A Semana de Arte Moderna de 1922 foi, sem dúvidas, um famosíssimo acontecimento do cenário cultural brasileiro e é até hoje celebrada. Essa fama, porém, é condizente com o legado que deixou? Na época, seus organizadores prometeram fazer uma perfeita demonstração do que havia de melhor em nosso meio com o intuito de marcar para sempre a cultura brasileira. Hoje, passados 100 anos dela, o livro “O que estou de 22”, esculpido a quatro mãos, buscou esmiuçar os acontecimentos desse evento realizado por Oswald e Mário de Andrade e pelos intelectuais que “gritavam em torno da semana ou de seus grupos satélites” – assim se expressa Ronald Robson, um dos autores e organizador desse conjunto de quatro ensaios.
Seja através de um simples olhar para sua capa, de uma rápida leitura do capítulo de apresentação ou do aprofundamento em seus ensaios, é possível perceber que o livro se faz bem claro, desde o início e em todas as suas partes, quanto à opinião de seus autores sobre o fenômeno artístico: a Semana de 22 foi, para eles, uma espécie de aberração histórico-cultural da qual nada – ou quase nada – pode-se aproveitar.
É uma visão comum, para não dizer unânime, que a chegada dos tempos modernos foi percebida pelos grandes pensadores e por muitos produtores culturais da época com um certo tom de desespero. Se há alguma dúvida disso, basta que se analise as obras feitas naquele período. O poema The waste land, de T.S Eliot, se mistura com Tempos modernos de Charlie Chaplin, em uma visão do homem sendo engolido, hora pela máquina, hora pela sensação de tristeza ao ver uma primavera não mais tão bela e fértil.
No Brasil porém, segundo observam os autores de O que restou de 22 – Ronald Robson, Emmanuel Santiago, Wladimir Saldanha e Jessé de A. Primo –, encontravam-se alguns escritores na contramão da história que viram na face da modernidade uma possibilidade de “descoberta da identidade nacional” – o que mais pareceu uma tentativa irrazoável de cravar os próprios nomes nos cânones da literatura e poesia brasileiras do que qualquer outra coisa.
A Semana de 22, assim como todo o modernismo brasileiro, portanto, apresenta algo de inerentemente confuso já em sua premissa. Como disse Jessé de Almeida Primo, “[o modernismo] não facilita nem a vida de seus detratores e, muito menos, a de seus defensores. Aqueles, aparentemente, não encontram algo coeso em que fundamentar suas diatribes; estes só encontram coesão no sobrenome ‘Andrade’, comum a Mário e a Oswald”. Comum também a Drummond, é verdade. Mas este, reforça o autor, só se junta àqueles com muito esforço. Feito disse Bruno Tolentino, em palestra também citada no livro: “que deve aos ruidosos heurecas dos andradóides aquele Drummond que é nosso único Andrade verdadeiramente grande?”.

•••••

= REQUISITOS =
**A)** De acordo com o texto, quantos ensaios compõem o livro sobre a Semana de 22?
**B)** Cite todos os autores do livro mencionados no texto.

= ENTRADAS FORNECIDAS =
•••••

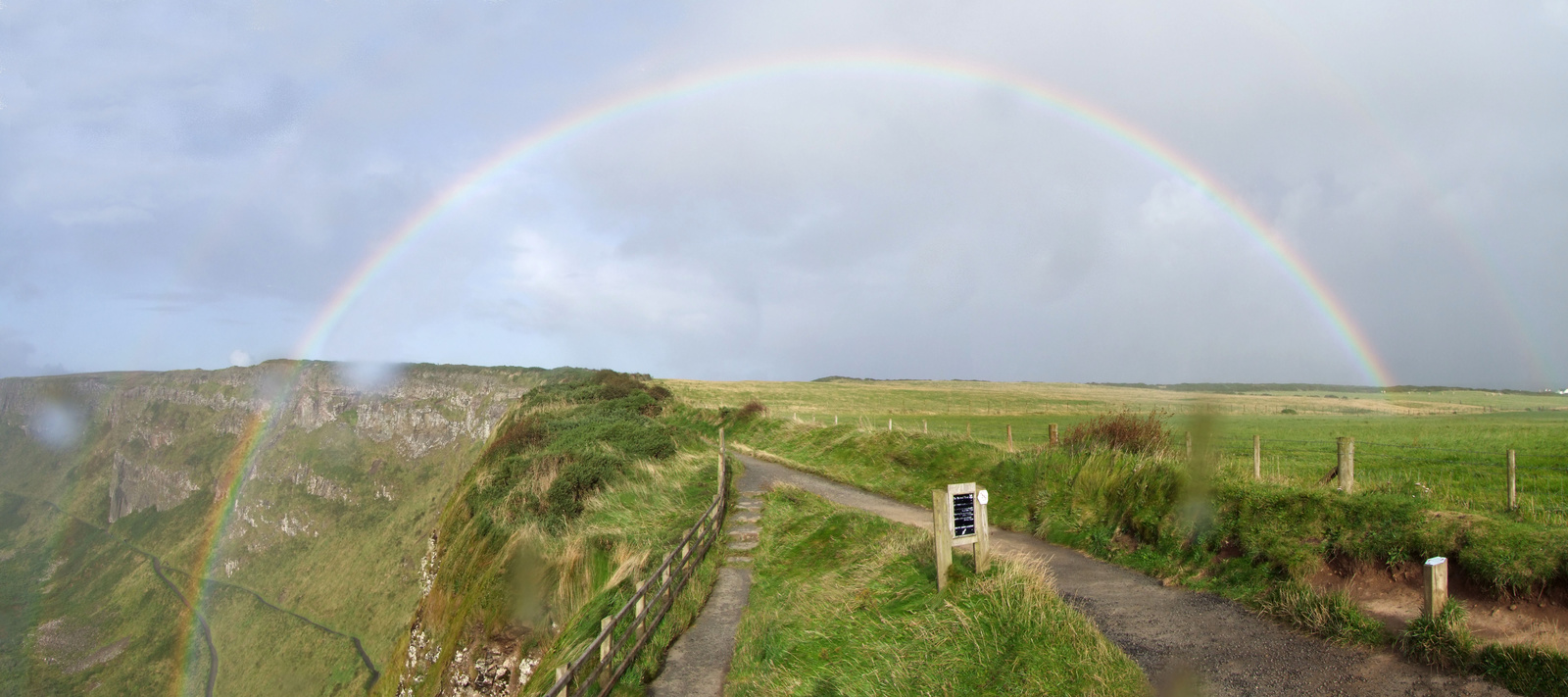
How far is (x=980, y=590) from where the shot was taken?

•••••

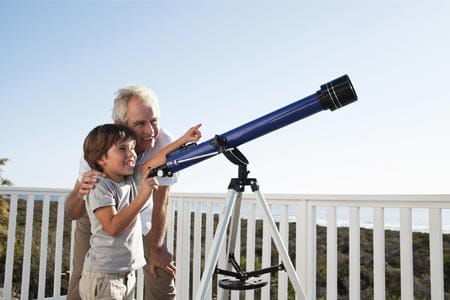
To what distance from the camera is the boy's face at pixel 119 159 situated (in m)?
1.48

•••••

= RESPOSTAS POR TAREFA =
**A)** Quatro ensaios.

**B)** Ronald Robson, Emmanuel Santiago, Wladimir Saldanha e Jessé de A. Primo.